Nesse sentido também já restou decidido que os motoristas que utilizam o aplicativo Uber para buscar passageiros não são obrigados a prestar serviços com eventualidade e assumem todos os riscos inerentes ao negócio, não havendo vínculo de emprego entre eles e a empresa.
Também já foram proferidas decisões em demandas que versavam sobre vínculo de emprego entre ex-franqueado e empresa franqueadora (RCL nº 58.333); motorista e empresa de aplicativo de transporte (RCL 59.795); cabeleireiro e salão de beleza (ADI 5.625); e contratação de profissionais liberais. Verifica-se, portanto, que o STF tem entendido pela possibilidade de formas alternativas de trabalho, que não a típica relação de emprego regida pela CLT.
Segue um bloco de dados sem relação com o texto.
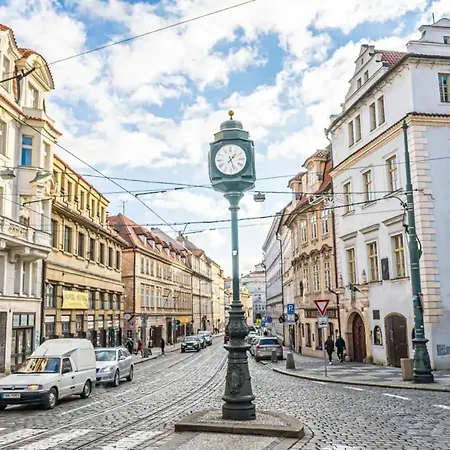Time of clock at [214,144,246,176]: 1:26
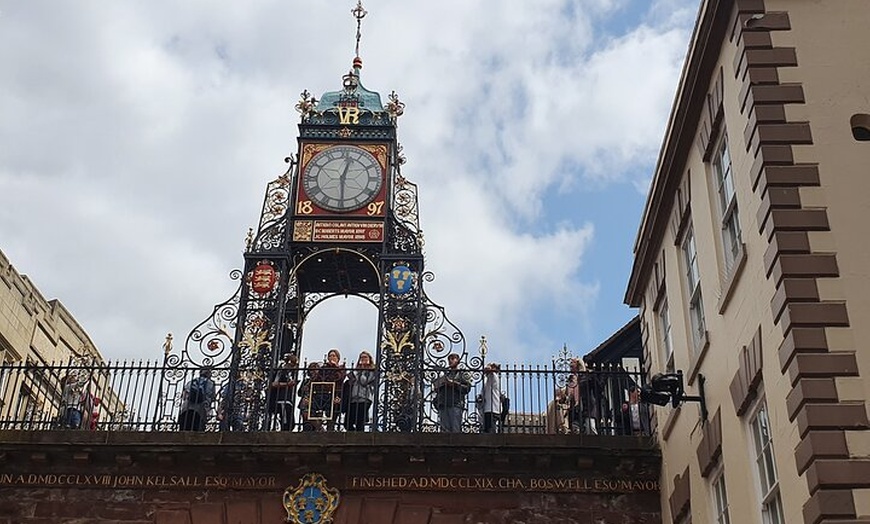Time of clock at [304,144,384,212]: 12:29
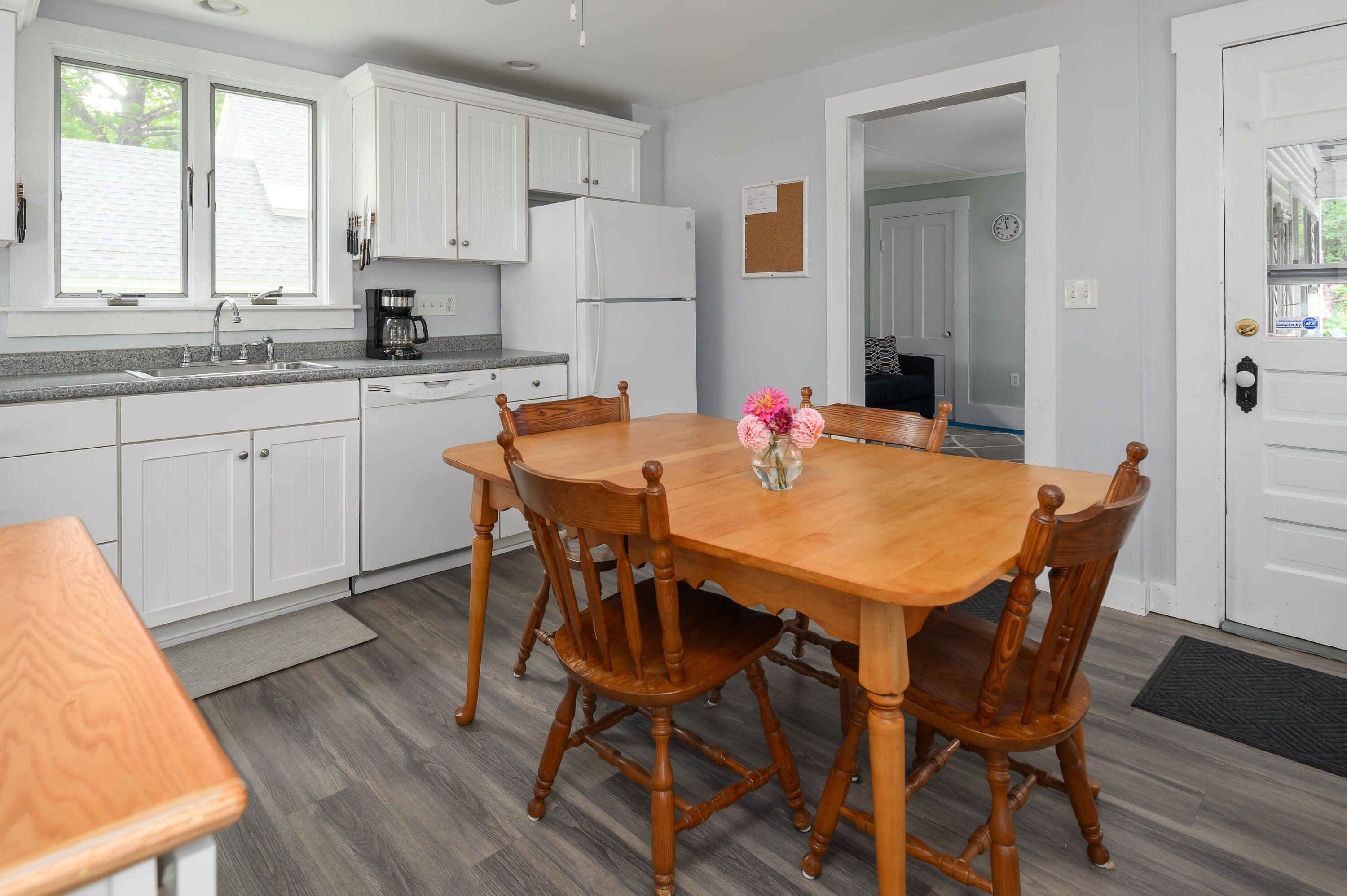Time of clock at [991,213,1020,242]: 11:44
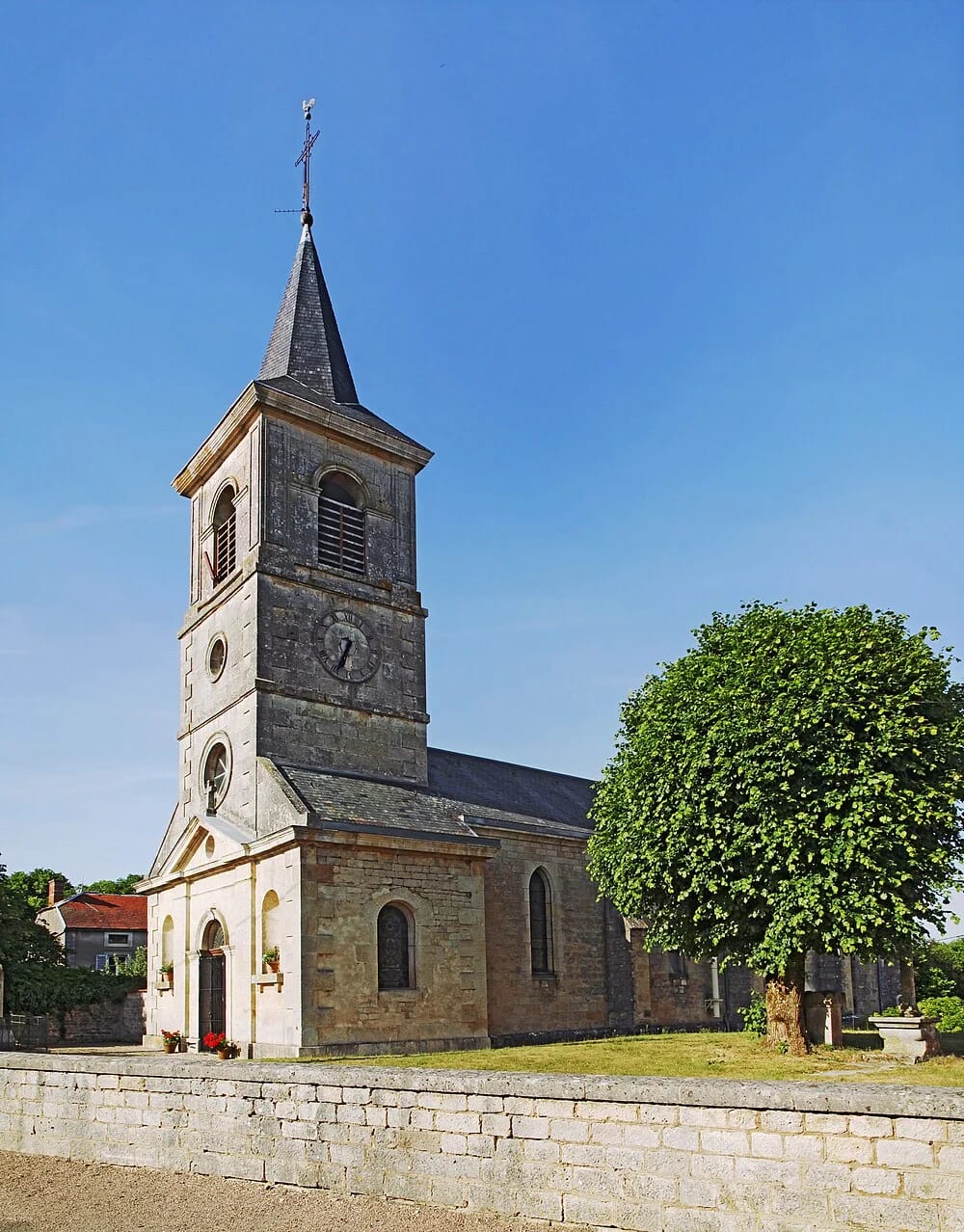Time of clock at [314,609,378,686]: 6:34
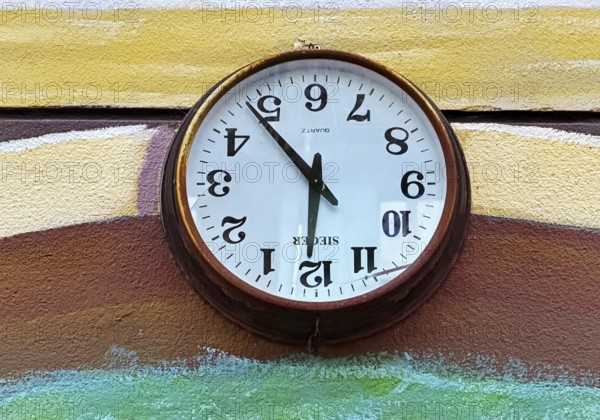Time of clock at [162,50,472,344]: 5:53
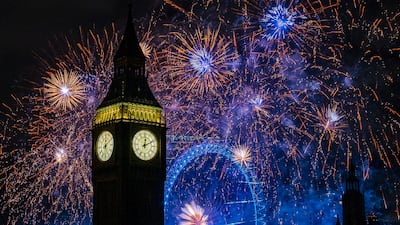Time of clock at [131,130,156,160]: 12:10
Se trata de temas novos e ainda bastante controvertidos no Judiciário, no entanto, a cada dia mais tem se criado novas teses no sentido de serem aceitas outras modalidades de relações de trabalho, principalmente pelo Supremo Tribunal Federal.
Nesse sentido, necessária a reflexão sobre a época em que se deu a discussão e votação do Marco Civil das Startups. A retirada do capítulo dedicado à flexibilização das normas trabalhistas se deu em 2020, época em que se iniciavam as discussões sobre as formas alterativas ao vínculo de emprego, e sua flexibilização pelo STF.
A atual discussão sobre a flexibilização das formas alternativas ao vínculo de emprego celetista tradicionalmente previsto na CLT, validaria a discussão sobre eventuais flexibilizações de pontos “menos impactantes” ao trabalhador – como duração de contrato por prazo determinado e forma de remuneração, por exemplo?
O objeto de discussão deve girar sobre o correto enquadramento das novas relações de trabalho que estão sendo criadas. Para que o enquadramento destas relações seja realizado sem qualquer vício, necessária a realização de uma releitura da Justiça do Trabalho, da Consolidação das Leis Trabalhistas, das novas formas de trabalho, da real aplicabilidade dos princípios trabalhistas – principalmente o princípio da proteção – ao novo cenário das evoluções sociais e mercadológicas apresentado.
Dessa forma, necessário reacender a discussão acerca da flexibilização das normas trabalhistas para adequação ao ambiente dinâmico e inovador das startups, no contexto da releitura do Direito do Trabalho havido nos últimos anos.